───── Data to process ─────

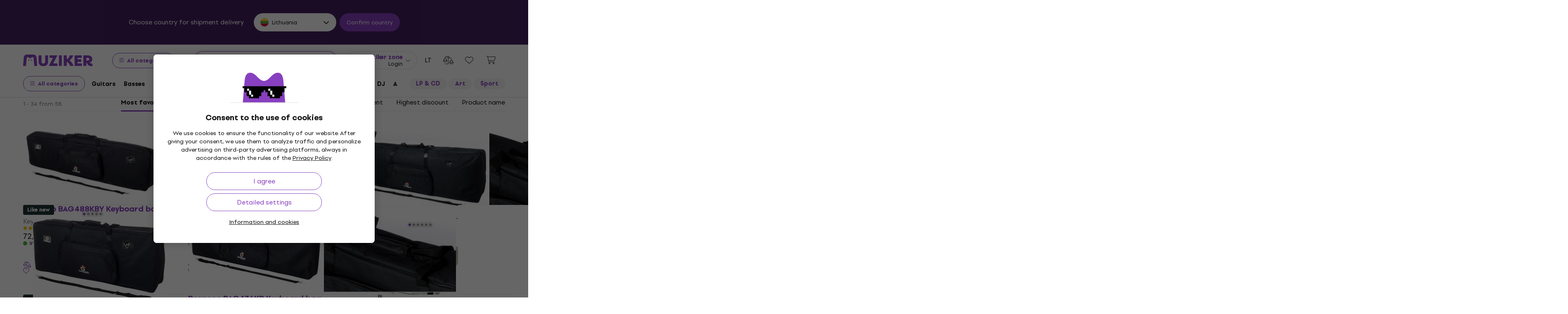

--- FILE ---
content_type: image/svg+xml
request_url: https://muzikercdn.com/assets/flags/no-9e9431ae10b1ec61cdff25efa0a71ea7e304360536e5137be378a8ddec97a1e9.svg
body_size: -140
content:
<svg width="512" height="512" viewBox="0 0 512 512" fill="none" xmlns="http://www.w3.org/2000/svg">
<path d="M256 512C397.385 512 512 397.385 512 256C512 114.615 397.385 0 256 0C114.615 0 0 114.615 0 256C0 397.385 114.615 512 256 512Z" fill="#D80027"/>
<path d="M503.935 320C509.2 299.544 512 278.099 512 256C512 233.901 509.2 212.456 503.935 192H224V1.98061C175.921 7.97602 131.982 27.304 96 56.1481V192H8.06512C2.80019 212.456 0 233.901 0 256C0 278.099 2.80019 299.544 8.06512 320H96V455.852C131.982 484.696 175.921 504.024 224 510.019V320H503.935Z" fill="#EEEEEE"/>
<path d="M510.019 288C511.327 277.517 512 266.837 512 256C512 245.163 511.327 234.483 510.019 224H192V8.06512C169.295 13.9091 147.808 22.7897 128 34.2482V224H1.9806C0.673387 234.483 0 245.163 0 256C0 266.837 0.673387 277.517 1.9806 288H128V477.752C147.808 489.21 169.295 498.091 192 503.935V288H510.019Z" fill="#0052B4"/>
</svg>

─────

The task —
All lines from the one that holds "512C397.385 512 512" to the end of the entries above must be transcribed exactly, both ends included, and no others.

Response area —
<path d="M256 512C397.385 512 512 397.385 512 256C512 114.615 397.385 0 256 0C114.615 0 0 114.615 0 256C0 397.385 114.615 512 256 512Z" fill="#D80027"/>
<path d="M503.935 320C509.2 299.544 512 278.099 512 256C512 233.901 509.2 212.456 503.935 192H224V1.98061C175.921 7.97602 131.982 27.304 96 56.1481V192H8.06512C2.80019 212.456 0 233.901 0 256C0 278.099 2.80019 299.544 8.06512 320H96V455.852C131.982 484.696 175.921 504.024 224 510.019V320H503.935Z" fill="#EEEEEE"/>
<path d="M510.019 288C511.327 277.517 512 266.837 512 256C512 245.163 511.327 234.483 510.019 224H192V8.06512C169.295 13.9091 147.808 22.7897 128 34.2482V224H1.9806C0.673387 234.483 0 245.163 0 256C0 266.837 0.673387 277.517 1.9806 288H128V477.752C147.808 489.21 169.295 498.091 192 503.935V288H510.019Z" fill="#0052B4"/>
</svg>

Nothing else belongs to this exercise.